T-Mobile has been ordered to pay property taxes on large cellular data transmission installations in a Westchester City, creating a new revenue stream.
Chief Judge Janet DiFiore unanimously affirmed a decision by the New York Court of Appeals, which found that certain equipment such as cell towers are taxable in Mount Vernon. The decision will force T-Mobile to pay property taxes on several pieces of equipment, but could have wide-ranging implications moving forward.
According to the New York Law Journal, the ruling against T-Mobile is just one of the lawsuits the company faces for similar complaints. Other cases have been filed in Scarsdale, Manhattan, Long Island and several counties upstate.
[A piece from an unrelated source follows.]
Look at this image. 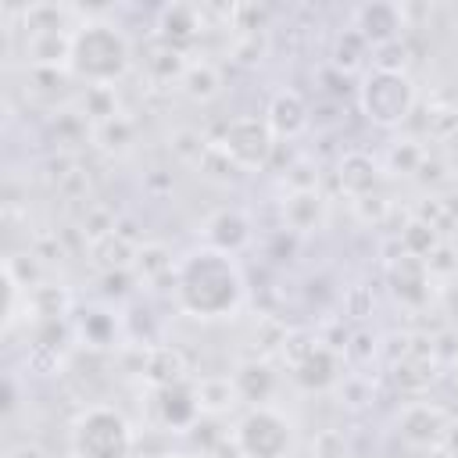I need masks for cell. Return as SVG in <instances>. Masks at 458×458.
I'll return each mask as SVG.
<instances>
[{"label": "cell", "instance_id": "6da1fadb", "mask_svg": "<svg viewBox=\"0 0 458 458\" xmlns=\"http://www.w3.org/2000/svg\"><path fill=\"white\" fill-rule=\"evenodd\" d=\"M175 301L193 318H233L247 297L236 254L197 247L175 265Z\"/></svg>", "mask_w": 458, "mask_h": 458}, {"label": "cell", "instance_id": "7a4b0ae2", "mask_svg": "<svg viewBox=\"0 0 458 458\" xmlns=\"http://www.w3.org/2000/svg\"><path fill=\"white\" fill-rule=\"evenodd\" d=\"M136 64V47L111 18H82L72 43V75L86 86H114Z\"/></svg>", "mask_w": 458, "mask_h": 458}, {"label": "cell", "instance_id": "3957f363", "mask_svg": "<svg viewBox=\"0 0 458 458\" xmlns=\"http://www.w3.org/2000/svg\"><path fill=\"white\" fill-rule=\"evenodd\" d=\"M72 458H132L136 429L111 404H86L68 426Z\"/></svg>", "mask_w": 458, "mask_h": 458}, {"label": "cell", "instance_id": "277c9868", "mask_svg": "<svg viewBox=\"0 0 458 458\" xmlns=\"http://www.w3.org/2000/svg\"><path fill=\"white\" fill-rule=\"evenodd\" d=\"M279 354L290 369V379L308 394H322L344 379V351H336L322 336L290 333Z\"/></svg>", "mask_w": 458, "mask_h": 458}, {"label": "cell", "instance_id": "5b68a950", "mask_svg": "<svg viewBox=\"0 0 458 458\" xmlns=\"http://www.w3.org/2000/svg\"><path fill=\"white\" fill-rule=\"evenodd\" d=\"M415 82L408 79V72H379V68H369L361 86H358V104L365 111L369 122L383 125V129H394V125H404L408 114L415 111Z\"/></svg>", "mask_w": 458, "mask_h": 458}, {"label": "cell", "instance_id": "8992f818", "mask_svg": "<svg viewBox=\"0 0 458 458\" xmlns=\"http://www.w3.org/2000/svg\"><path fill=\"white\" fill-rule=\"evenodd\" d=\"M240 458H286L293 447V422L276 404H250L233 426Z\"/></svg>", "mask_w": 458, "mask_h": 458}, {"label": "cell", "instance_id": "52a82bcc", "mask_svg": "<svg viewBox=\"0 0 458 458\" xmlns=\"http://www.w3.org/2000/svg\"><path fill=\"white\" fill-rule=\"evenodd\" d=\"M454 429H458L454 415L444 404L426 401V397H415V401L401 404L397 415H394V433L411 451H444L447 440L454 437Z\"/></svg>", "mask_w": 458, "mask_h": 458}, {"label": "cell", "instance_id": "ba28073f", "mask_svg": "<svg viewBox=\"0 0 458 458\" xmlns=\"http://www.w3.org/2000/svg\"><path fill=\"white\" fill-rule=\"evenodd\" d=\"M215 143L229 154V161L240 172H258L268 168L272 154H276V136L265 122V114H236L222 125V132L215 136Z\"/></svg>", "mask_w": 458, "mask_h": 458}, {"label": "cell", "instance_id": "9c48e42d", "mask_svg": "<svg viewBox=\"0 0 458 458\" xmlns=\"http://www.w3.org/2000/svg\"><path fill=\"white\" fill-rule=\"evenodd\" d=\"M154 401H150V411H154V422L161 429H172V433H190L204 415H200V401H197V379H179L172 386H157L150 390Z\"/></svg>", "mask_w": 458, "mask_h": 458}, {"label": "cell", "instance_id": "30bf717a", "mask_svg": "<svg viewBox=\"0 0 458 458\" xmlns=\"http://www.w3.org/2000/svg\"><path fill=\"white\" fill-rule=\"evenodd\" d=\"M279 215H283V229L297 233V236H308V233H322L326 222H329V204L318 190H286L283 193V204H279Z\"/></svg>", "mask_w": 458, "mask_h": 458}, {"label": "cell", "instance_id": "8fae6325", "mask_svg": "<svg viewBox=\"0 0 458 458\" xmlns=\"http://www.w3.org/2000/svg\"><path fill=\"white\" fill-rule=\"evenodd\" d=\"M208 32V21H204V11L200 4H165L157 11V25H154V36L168 39L172 47L186 50Z\"/></svg>", "mask_w": 458, "mask_h": 458}, {"label": "cell", "instance_id": "7c38bea8", "mask_svg": "<svg viewBox=\"0 0 458 458\" xmlns=\"http://www.w3.org/2000/svg\"><path fill=\"white\" fill-rule=\"evenodd\" d=\"M136 54H140V57H136V61H140V72H143L147 82H154V86H172V82H179L182 72H186V64H190V54L179 50V47H172V43L161 39V36H150Z\"/></svg>", "mask_w": 458, "mask_h": 458}, {"label": "cell", "instance_id": "4fadbf2b", "mask_svg": "<svg viewBox=\"0 0 458 458\" xmlns=\"http://www.w3.org/2000/svg\"><path fill=\"white\" fill-rule=\"evenodd\" d=\"M250 243V218L243 208H218L204 218V247L240 254Z\"/></svg>", "mask_w": 458, "mask_h": 458}, {"label": "cell", "instance_id": "5bb4252c", "mask_svg": "<svg viewBox=\"0 0 458 458\" xmlns=\"http://www.w3.org/2000/svg\"><path fill=\"white\" fill-rule=\"evenodd\" d=\"M265 122L276 140H293L311 125V107L297 89H276L265 107Z\"/></svg>", "mask_w": 458, "mask_h": 458}, {"label": "cell", "instance_id": "9a60e30c", "mask_svg": "<svg viewBox=\"0 0 458 458\" xmlns=\"http://www.w3.org/2000/svg\"><path fill=\"white\" fill-rule=\"evenodd\" d=\"M351 25L365 36V43H369L372 50L383 47V43H394V39H401V32H404L401 4H365V7L354 11V21H351Z\"/></svg>", "mask_w": 458, "mask_h": 458}, {"label": "cell", "instance_id": "2e32d148", "mask_svg": "<svg viewBox=\"0 0 458 458\" xmlns=\"http://www.w3.org/2000/svg\"><path fill=\"white\" fill-rule=\"evenodd\" d=\"M429 268L422 258H411V254H397L390 261V286H394V297L401 304H411V308H422L429 301Z\"/></svg>", "mask_w": 458, "mask_h": 458}, {"label": "cell", "instance_id": "e0dca14e", "mask_svg": "<svg viewBox=\"0 0 458 458\" xmlns=\"http://www.w3.org/2000/svg\"><path fill=\"white\" fill-rule=\"evenodd\" d=\"M233 379H236V390H240V397L247 404H272V394L279 386V372L272 369V361L268 358H254V354L236 365Z\"/></svg>", "mask_w": 458, "mask_h": 458}, {"label": "cell", "instance_id": "ac0fdd59", "mask_svg": "<svg viewBox=\"0 0 458 458\" xmlns=\"http://www.w3.org/2000/svg\"><path fill=\"white\" fill-rule=\"evenodd\" d=\"M336 182L347 193V200L376 193L379 190V165H376V157L365 154V150H347L340 157V165H336Z\"/></svg>", "mask_w": 458, "mask_h": 458}, {"label": "cell", "instance_id": "d6986e66", "mask_svg": "<svg viewBox=\"0 0 458 458\" xmlns=\"http://www.w3.org/2000/svg\"><path fill=\"white\" fill-rule=\"evenodd\" d=\"M197 401H200V415H208V419H222V415L236 411V408L243 404L233 372L200 376V379H197Z\"/></svg>", "mask_w": 458, "mask_h": 458}, {"label": "cell", "instance_id": "ffe728a7", "mask_svg": "<svg viewBox=\"0 0 458 458\" xmlns=\"http://www.w3.org/2000/svg\"><path fill=\"white\" fill-rule=\"evenodd\" d=\"M222 86H225L222 68H218L211 57H190L182 79L175 82V89H179L186 100H193V104H208V100H215V97L222 93Z\"/></svg>", "mask_w": 458, "mask_h": 458}, {"label": "cell", "instance_id": "44dd1931", "mask_svg": "<svg viewBox=\"0 0 458 458\" xmlns=\"http://www.w3.org/2000/svg\"><path fill=\"white\" fill-rule=\"evenodd\" d=\"M136 140H140V125H136V118L132 114H114V118H107V122H97L93 125V132H89V143L100 150V154H107V157H125L132 147H136Z\"/></svg>", "mask_w": 458, "mask_h": 458}, {"label": "cell", "instance_id": "7402d4cb", "mask_svg": "<svg viewBox=\"0 0 458 458\" xmlns=\"http://www.w3.org/2000/svg\"><path fill=\"white\" fill-rule=\"evenodd\" d=\"M143 379L150 383V390L157 386H172L179 379H190V365L186 354L172 344H150L147 351V365H143Z\"/></svg>", "mask_w": 458, "mask_h": 458}, {"label": "cell", "instance_id": "603a6c76", "mask_svg": "<svg viewBox=\"0 0 458 458\" xmlns=\"http://www.w3.org/2000/svg\"><path fill=\"white\" fill-rule=\"evenodd\" d=\"M175 258H172V247L161 243V240H147L140 250H136V261H132V276L136 283H157L165 276H175Z\"/></svg>", "mask_w": 458, "mask_h": 458}, {"label": "cell", "instance_id": "cb8c5ba5", "mask_svg": "<svg viewBox=\"0 0 458 458\" xmlns=\"http://www.w3.org/2000/svg\"><path fill=\"white\" fill-rule=\"evenodd\" d=\"M72 104H75V111H79L89 125L122 114V107H118V86H82Z\"/></svg>", "mask_w": 458, "mask_h": 458}, {"label": "cell", "instance_id": "d4e9b609", "mask_svg": "<svg viewBox=\"0 0 458 458\" xmlns=\"http://www.w3.org/2000/svg\"><path fill=\"white\" fill-rule=\"evenodd\" d=\"M433 379H437V358L401 354L394 361V383L401 394H422V390H429Z\"/></svg>", "mask_w": 458, "mask_h": 458}, {"label": "cell", "instance_id": "484cf974", "mask_svg": "<svg viewBox=\"0 0 458 458\" xmlns=\"http://www.w3.org/2000/svg\"><path fill=\"white\" fill-rule=\"evenodd\" d=\"M136 250H140V247L129 243V240H122L118 233H111V236L89 243V258L100 265V272H122V268H132Z\"/></svg>", "mask_w": 458, "mask_h": 458}, {"label": "cell", "instance_id": "4316f807", "mask_svg": "<svg viewBox=\"0 0 458 458\" xmlns=\"http://www.w3.org/2000/svg\"><path fill=\"white\" fill-rule=\"evenodd\" d=\"M268 43H272L268 32H229V39H225V57H229L233 64H240V68H254V64L265 61Z\"/></svg>", "mask_w": 458, "mask_h": 458}, {"label": "cell", "instance_id": "83f0119b", "mask_svg": "<svg viewBox=\"0 0 458 458\" xmlns=\"http://www.w3.org/2000/svg\"><path fill=\"white\" fill-rule=\"evenodd\" d=\"M208 147H211V140H208L200 129L179 125V129L168 132V154H172L179 165H186V168H197L200 157L208 154Z\"/></svg>", "mask_w": 458, "mask_h": 458}, {"label": "cell", "instance_id": "f1b7e54d", "mask_svg": "<svg viewBox=\"0 0 458 458\" xmlns=\"http://www.w3.org/2000/svg\"><path fill=\"white\" fill-rule=\"evenodd\" d=\"M365 57H372V47L365 43V36H361L354 25H347V29L336 36V43H333V64L347 75V72H358V68L365 64Z\"/></svg>", "mask_w": 458, "mask_h": 458}, {"label": "cell", "instance_id": "f546056e", "mask_svg": "<svg viewBox=\"0 0 458 458\" xmlns=\"http://www.w3.org/2000/svg\"><path fill=\"white\" fill-rule=\"evenodd\" d=\"M114 333H118V318H114L111 311H100V308L82 311V318H79V336H82L86 347L104 351V347L114 344Z\"/></svg>", "mask_w": 458, "mask_h": 458}, {"label": "cell", "instance_id": "4dcf8cb0", "mask_svg": "<svg viewBox=\"0 0 458 458\" xmlns=\"http://www.w3.org/2000/svg\"><path fill=\"white\" fill-rule=\"evenodd\" d=\"M440 243H444V240H440V229H433V225L422 222V218H411V222L401 229V250L411 254V258H422V261H426Z\"/></svg>", "mask_w": 458, "mask_h": 458}, {"label": "cell", "instance_id": "1f68e13d", "mask_svg": "<svg viewBox=\"0 0 458 458\" xmlns=\"http://www.w3.org/2000/svg\"><path fill=\"white\" fill-rule=\"evenodd\" d=\"M422 161H426V147L419 140H397L386 150V172L390 175H419Z\"/></svg>", "mask_w": 458, "mask_h": 458}, {"label": "cell", "instance_id": "d6a6232c", "mask_svg": "<svg viewBox=\"0 0 458 458\" xmlns=\"http://www.w3.org/2000/svg\"><path fill=\"white\" fill-rule=\"evenodd\" d=\"M193 172H197V175H204L208 182H218V186H222V182H233V179L240 175V168L229 161V154H225V150H222L215 140H211L208 154L200 157V165H197Z\"/></svg>", "mask_w": 458, "mask_h": 458}, {"label": "cell", "instance_id": "836d02e7", "mask_svg": "<svg viewBox=\"0 0 458 458\" xmlns=\"http://www.w3.org/2000/svg\"><path fill=\"white\" fill-rule=\"evenodd\" d=\"M351 211H354V218L361 222V225H383L386 218H390V211H394V204L376 190V193H365V197H354L351 200Z\"/></svg>", "mask_w": 458, "mask_h": 458}, {"label": "cell", "instance_id": "e575fe53", "mask_svg": "<svg viewBox=\"0 0 458 458\" xmlns=\"http://www.w3.org/2000/svg\"><path fill=\"white\" fill-rule=\"evenodd\" d=\"M440 304H444V315H447V326L458 333V276L440 290Z\"/></svg>", "mask_w": 458, "mask_h": 458}, {"label": "cell", "instance_id": "d590c367", "mask_svg": "<svg viewBox=\"0 0 458 458\" xmlns=\"http://www.w3.org/2000/svg\"><path fill=\"white\" fill-rule=\"evenodd\" d=\"M4 458H50V454H47V447L36 444V440H18V444H11V447L4 451Z\"/></svg>", "mask_w": 458, "mask_h": 458}, {"label": "cell", "instance_id": "8d00e7d4", "mask_svg": "<svg viewBox=\"0 0 458 458\" xmlns=\"http://www.w3.org/2000/svg\"><path fill=\"white\" fill-rule=\"evenodd\" d=\"M154 458H193V454H186V451H161V454H154Z\"/></svg>", "mask_w": 458, "mask_h": 458}, {"label": "cell", "instance_id": "74e56055", "mask_svg": "<svg viewBox=\"0 0 458 458\" xmlns=\"http://www.w3.org/2000/svg\"><path fill=\"white\" fill-rule=\"evenodd\" d=\"M454 361H458V358H454Z\"/></svg>", "mask_w": 458, "mask_h": 458}]
</instances>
“We’re very pleased with the decision and I think it is going to have a really big impact on municipalities because it generates some taxable property that I think has really been untapped,” Thomas Scapoli, an associate at Ingerman Smith in Westchester, who argued before the Court of Appeals for the Mount Vernon City School District, said to the New York Law Journal.
“It hasn’t been taxed by many assessors, so I think this is going to help develop some additional ratables by municipalities that haven’t been accessed so far. We’re very pleased with the decision and I think it is going to have a really big impact on municipalities because it generates some taxable property that I think has really been untapped.
"It hasn’t been taxed by many assessors, so I think this is going to help develop some ratables by municipalities that haven’t been accessed so far.”
According to Mount Vernon Mayor Richard Thomas, the case centered on the definition of "telecommunications equipment." T-Mobile owns large cellular data transmission equipment, such as antennas, cables, and "stealth walls" to shield them from view. The equipment is installed on the exterior of buildings around Mount Vernon and T-Mobile has multi-year leases with the building owners.
In her decision, DiFiore found that all the equipment included in its Mount Vernon installations fit into the definition of the state Legislature and was taxable. "Indeed, it appears that T-Mobile's equipment is precisely the type of property the Legislature intended to cover when it substantially revised the (the real property tax law) in 1987," DiFiore wrote.
Thomas said that Mount Vernon has "taken the lead in pushing tech giants to treat taxpayers fairly."
“The state Court of Appeals decision is a huge victory for taxpayers in Mount Vernon and around the state. By successfully arguing for common sense — that cell towers and other equipment can be taxed — Mount Vernon has established a long-term source of revenue that’s beneficial to its residents and all municipalities across the state. Taxpayers deserve to share in the innovations of technology and this decision protects that dynamic.”